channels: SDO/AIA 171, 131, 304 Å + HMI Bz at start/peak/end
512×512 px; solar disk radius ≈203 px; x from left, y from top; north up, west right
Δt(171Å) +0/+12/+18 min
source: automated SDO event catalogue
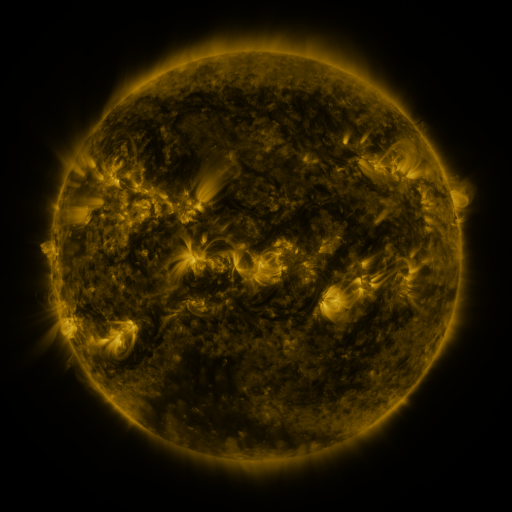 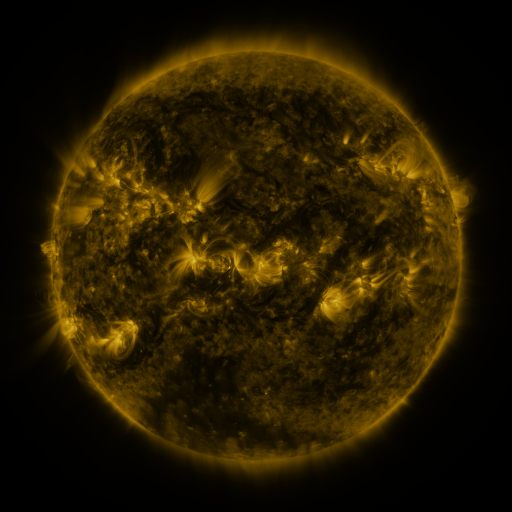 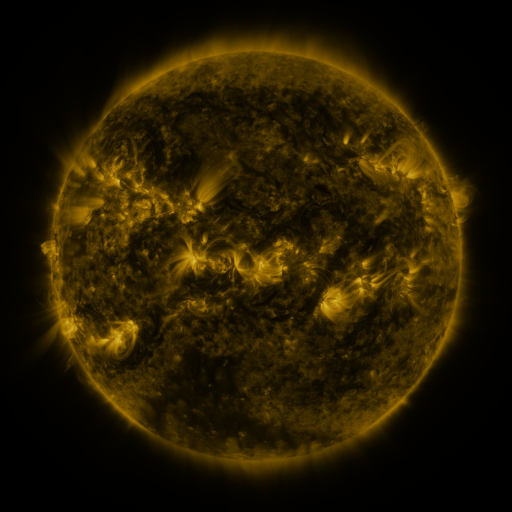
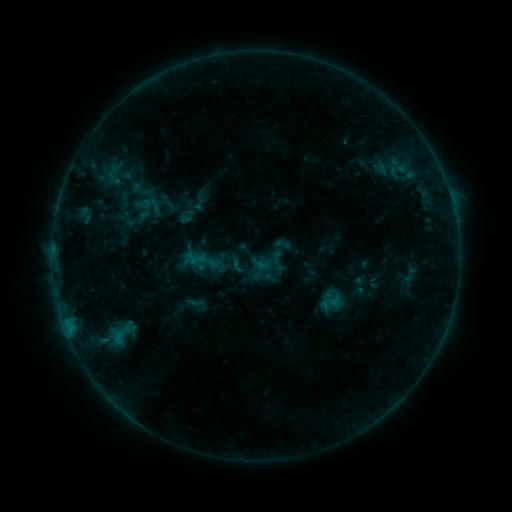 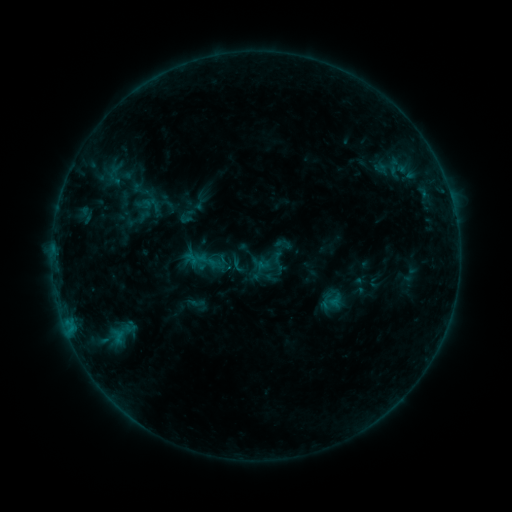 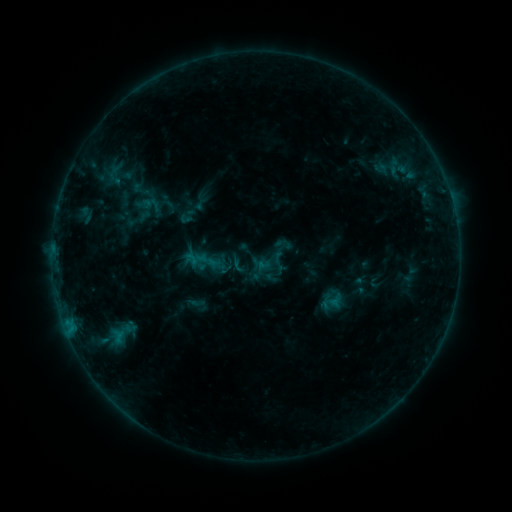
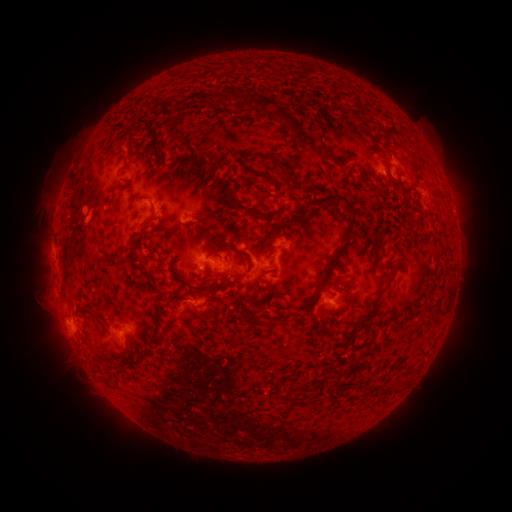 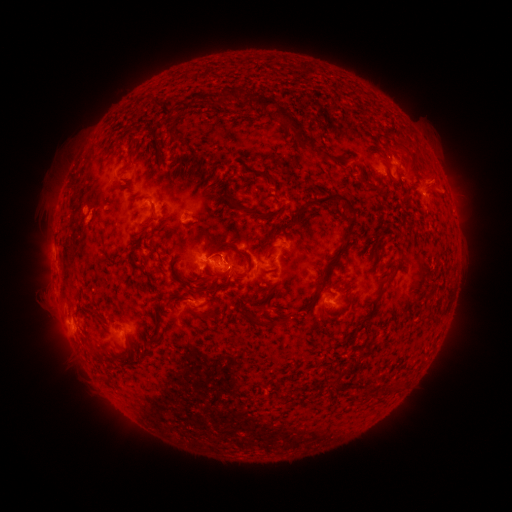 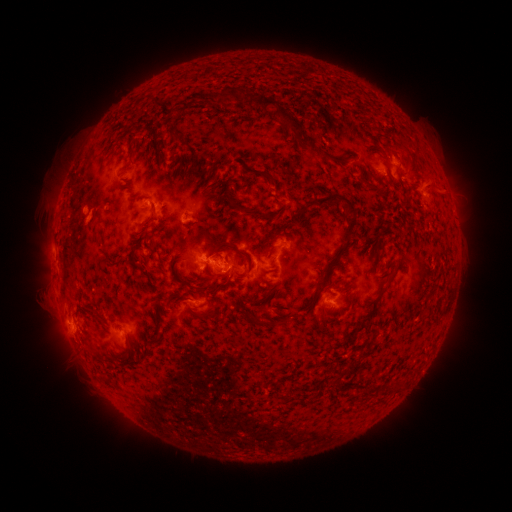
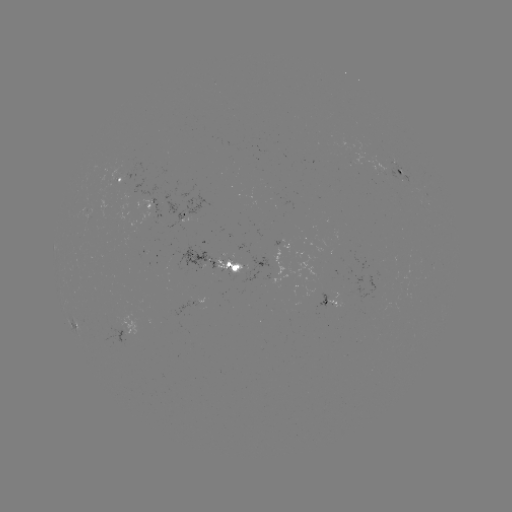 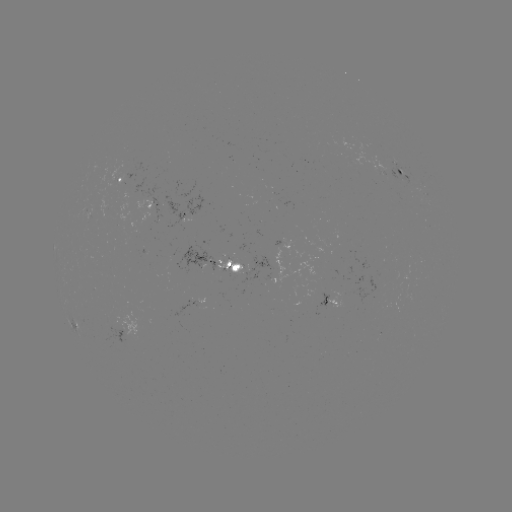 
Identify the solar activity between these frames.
B8.5 flare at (231, 267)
• • • • •
Pictures excluded, print only the lines from the one with "512×512 px; solar" through the end of the entries above, exactly as written.

512×512 px; solar disk radius ≈203 px; x from left, y from top; north up, west right
Δt(171Å) +0/+12/+18 min
source: automated SDO event catalogue
Identify the solar activity between these frames.
B8.5 flare at (231, 267)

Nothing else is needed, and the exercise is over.